Copy the data from the line that contains "Of the two, (494,122)" to its last line, exactly, including both of those lines and leaving out everything before.

··· SOURCE MATERIAL ···

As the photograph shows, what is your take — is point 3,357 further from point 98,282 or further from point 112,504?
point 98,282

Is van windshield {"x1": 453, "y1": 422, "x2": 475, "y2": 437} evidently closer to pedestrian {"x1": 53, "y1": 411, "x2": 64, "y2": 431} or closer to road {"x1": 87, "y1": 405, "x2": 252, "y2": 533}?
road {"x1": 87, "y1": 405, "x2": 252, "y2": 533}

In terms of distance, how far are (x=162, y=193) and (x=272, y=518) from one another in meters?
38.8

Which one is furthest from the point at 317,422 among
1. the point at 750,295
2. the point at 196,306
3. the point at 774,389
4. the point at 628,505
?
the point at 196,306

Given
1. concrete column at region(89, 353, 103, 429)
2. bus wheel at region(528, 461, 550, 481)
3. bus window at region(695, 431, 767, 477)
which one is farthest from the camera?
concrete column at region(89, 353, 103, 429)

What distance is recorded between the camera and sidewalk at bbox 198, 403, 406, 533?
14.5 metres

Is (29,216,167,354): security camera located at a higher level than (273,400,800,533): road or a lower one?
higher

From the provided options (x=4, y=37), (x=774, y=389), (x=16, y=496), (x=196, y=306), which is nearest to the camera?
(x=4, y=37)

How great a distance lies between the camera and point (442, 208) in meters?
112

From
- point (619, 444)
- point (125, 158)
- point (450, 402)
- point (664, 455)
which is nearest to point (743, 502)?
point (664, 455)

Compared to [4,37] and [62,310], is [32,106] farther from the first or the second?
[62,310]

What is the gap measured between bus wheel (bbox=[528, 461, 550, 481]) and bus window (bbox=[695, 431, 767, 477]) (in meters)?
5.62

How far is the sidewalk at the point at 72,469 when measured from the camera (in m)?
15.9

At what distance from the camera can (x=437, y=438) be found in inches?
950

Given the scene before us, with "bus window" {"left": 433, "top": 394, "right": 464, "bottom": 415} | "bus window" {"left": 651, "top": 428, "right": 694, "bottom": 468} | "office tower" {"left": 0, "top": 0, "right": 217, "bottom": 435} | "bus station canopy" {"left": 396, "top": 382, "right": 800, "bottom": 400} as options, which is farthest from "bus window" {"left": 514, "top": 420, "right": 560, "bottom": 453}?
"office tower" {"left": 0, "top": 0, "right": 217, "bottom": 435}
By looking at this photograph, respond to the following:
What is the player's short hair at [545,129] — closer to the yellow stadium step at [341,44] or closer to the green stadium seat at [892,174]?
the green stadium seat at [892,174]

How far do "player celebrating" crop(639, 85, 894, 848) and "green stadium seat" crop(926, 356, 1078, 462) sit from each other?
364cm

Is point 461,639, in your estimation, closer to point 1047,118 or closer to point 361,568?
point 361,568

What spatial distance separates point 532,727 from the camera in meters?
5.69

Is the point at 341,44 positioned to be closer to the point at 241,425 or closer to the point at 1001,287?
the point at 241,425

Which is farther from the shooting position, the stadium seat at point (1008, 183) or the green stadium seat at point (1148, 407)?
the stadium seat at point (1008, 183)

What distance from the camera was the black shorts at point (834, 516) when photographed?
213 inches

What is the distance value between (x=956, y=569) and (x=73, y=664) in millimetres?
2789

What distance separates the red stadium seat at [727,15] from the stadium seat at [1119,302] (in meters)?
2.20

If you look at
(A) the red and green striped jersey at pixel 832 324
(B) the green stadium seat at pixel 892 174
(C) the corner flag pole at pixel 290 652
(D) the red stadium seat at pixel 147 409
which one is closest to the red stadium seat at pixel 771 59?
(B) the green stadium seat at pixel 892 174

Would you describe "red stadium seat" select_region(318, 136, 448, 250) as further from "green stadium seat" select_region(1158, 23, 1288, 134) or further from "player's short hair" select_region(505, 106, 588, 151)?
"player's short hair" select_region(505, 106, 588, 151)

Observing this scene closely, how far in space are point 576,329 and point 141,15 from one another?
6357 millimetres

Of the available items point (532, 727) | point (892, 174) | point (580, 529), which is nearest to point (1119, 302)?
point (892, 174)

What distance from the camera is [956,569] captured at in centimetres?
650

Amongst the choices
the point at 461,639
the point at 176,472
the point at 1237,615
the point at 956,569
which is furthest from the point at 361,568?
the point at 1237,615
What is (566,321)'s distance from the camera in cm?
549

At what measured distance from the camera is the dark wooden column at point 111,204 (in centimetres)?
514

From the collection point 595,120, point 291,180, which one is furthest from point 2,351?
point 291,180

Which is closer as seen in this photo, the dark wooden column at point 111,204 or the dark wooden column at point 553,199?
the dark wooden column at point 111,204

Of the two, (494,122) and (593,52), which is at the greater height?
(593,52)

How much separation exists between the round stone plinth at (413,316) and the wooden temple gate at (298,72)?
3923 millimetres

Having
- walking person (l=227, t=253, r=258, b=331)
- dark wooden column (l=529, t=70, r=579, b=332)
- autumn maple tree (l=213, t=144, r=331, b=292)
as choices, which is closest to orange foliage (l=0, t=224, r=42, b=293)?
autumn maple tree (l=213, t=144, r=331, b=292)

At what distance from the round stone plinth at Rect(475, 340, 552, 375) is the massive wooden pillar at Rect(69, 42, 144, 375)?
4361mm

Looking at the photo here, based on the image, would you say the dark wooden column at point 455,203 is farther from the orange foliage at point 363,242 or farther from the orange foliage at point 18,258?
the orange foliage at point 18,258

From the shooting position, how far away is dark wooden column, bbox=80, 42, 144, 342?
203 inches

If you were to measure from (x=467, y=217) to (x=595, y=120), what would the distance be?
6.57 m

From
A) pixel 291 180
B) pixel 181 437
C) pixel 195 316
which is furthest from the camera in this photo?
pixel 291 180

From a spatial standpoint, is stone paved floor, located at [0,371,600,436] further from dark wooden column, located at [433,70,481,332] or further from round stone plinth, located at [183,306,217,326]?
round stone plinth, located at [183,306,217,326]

···

## SOLUTION
Of the two, (494,122) and (593,52), which is at the greater height?
(593,52)

How much separation exists between the round stone plinth at (413,316) and the wooden temple gate at (298,72)?
3923 millimetres

Having
- walking person (l=227, t=253, r=258, b=331)
- dark wooden column (l=529, t=70, r=579, b=332)
- autumn maple tree (l=213, t=144, r=331, b=292)
as choices, which is closest to orange foliage (l=0, t=224, r=42, b=293)?
autumn maple tree (l=213, t=144, r=331, b=292)

At what distance from the round stone plinth at Rect(475, 340, 552, 375) is the massive wooden pillar at Rect(69, 42, 144, 375)?
4361mm

Looking at the photo here, based on the image, would you say the dark wooden column at point 455,203 is farther from the orange foliage at point 363,242 or farther from the orange foliage at point 18,258?
the orange foliage at point 18,258

From the shooting position, how far away is dark wooden column, bbox=80, 42, 144, 342?
203 inches

If you were to measure from (x=467, y=217) to (x=595, y=120), what would the distance be?
6.57 m

From
A) pixel 291 180
B) pixel 181 437
C) pixel 195 316
which is furthest from the camera in this photo?
pixel 291 180

From a spatial standpoint, is stone paved floor, located at [0,371,600,436] further from dark wooden column, located at [433,70,481,332] or further from round stone plinth, located at [183,306,217,326]?
round stone plinth, located at [183,306,217,326]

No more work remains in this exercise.